We could synthesise it, isolate it from a plant with a suitible kit or something less handy. Since the iGEM project is a learning experience to us, we chose something less handy and designed our own experiment to isolate the mRNA from a suitable plant, using only the equipment and materials our lab had acces to from the beginning.
After having sought out information on the net, we decided on the plant Helianthus Tuberosus, also known as Jerusalem artichoke, to be the source of the coding sequence(s). Helianthus Tuberosus has a two-part inulin synthesis consisting of 1-SST and 1-FFT. Both genes are needed for the complete synthesis and thus both needed to be aquired.
During the summer, June-July-August, the Helianthus Tuberosus is growing and producing alot of inulin in the tubers of the plant. We took advantage of that and used our newly developed plant mRNA isolation protocol to isolate mRNA from the tubers.
The process involved cutting up the tubers, flash-freezing with liquid nitrogen to halt RNase activity, which is VERY important when isolating RNA. Following, the plant material was grinded into fine dust while kept frozen to keep the plant cell walls rigid in an attempt to destroy them and release the mRNA and dissolved in RTL buffer.
The solution was treated with ultrasound to homogenize it to further disrupt the remaining cell wall.
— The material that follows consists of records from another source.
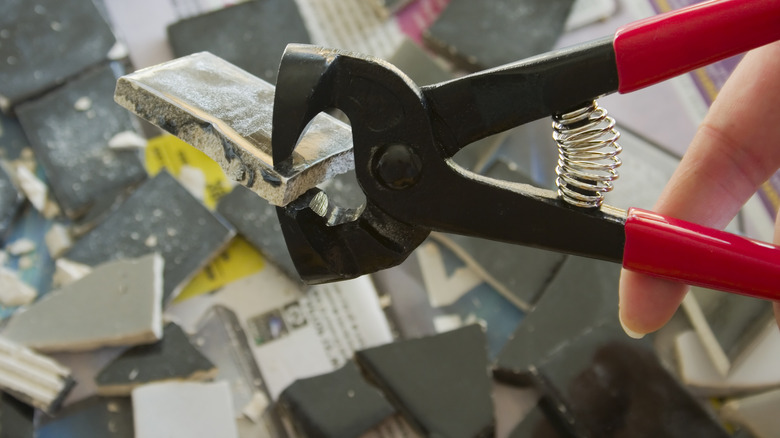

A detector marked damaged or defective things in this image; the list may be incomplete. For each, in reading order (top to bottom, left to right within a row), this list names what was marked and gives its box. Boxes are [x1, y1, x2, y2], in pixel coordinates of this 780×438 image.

broken tile shard [0, 0, 117, 111]
broken tile shard [168, 0, 310, 84]
broken tile shard [426, 0, 572, 71]
broken tile shard [16, 61, 148, 219]
broken tile shard [115, 50, 354, 208]
broken tile shard [64, 171, 235, 304]
broken tile shard [2, 253, 165, 352]
broken tile shard [0, 336, 73, 414]
broken tile shard [36, 396, 136, 436]
broken tile shard [95, 322, 216, 396]
broken tile shard [133, 380, 238, 438]
broken tile shard [278, 362, 396, 438]
broken tile shard [354, 326, 490, 438]
broken tile shard [532, 322, 728, 438]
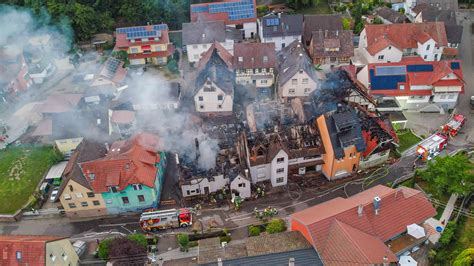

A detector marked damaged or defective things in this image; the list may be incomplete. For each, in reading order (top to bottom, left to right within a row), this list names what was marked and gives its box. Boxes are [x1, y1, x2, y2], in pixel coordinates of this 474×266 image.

burned building [241, 122, 326, 187]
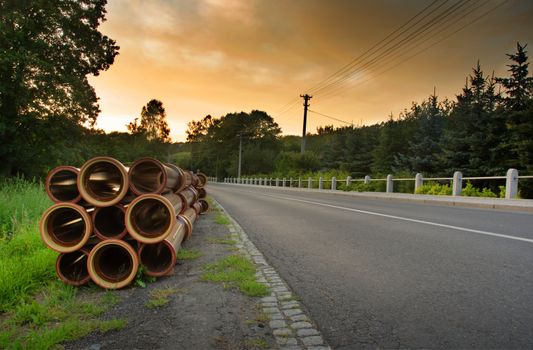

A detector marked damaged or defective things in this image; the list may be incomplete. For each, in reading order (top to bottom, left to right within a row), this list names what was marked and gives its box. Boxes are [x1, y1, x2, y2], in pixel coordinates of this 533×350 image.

Cell wall and larger organelles were pelleted by centrifuge. From here on a mRNA isolation kit for mamalian cells was used to extract the RNA from the remaining solution.
See *mRNA isolation protocol* for further details.
Using reverse transcriptase we were able to convert the isolated mRNA to cDNA.

The now isolated mRNA solutions were measured on a Nanodrop to ascertain their concentrations:
Control: 627 ng/uL
Sonic: 747 ng/uL

Furthermmore we designed primers that would anneal to the ends of the 1-SST and 1-FFT coding sequences, with the help of Steffen Smidth, and ordered them home.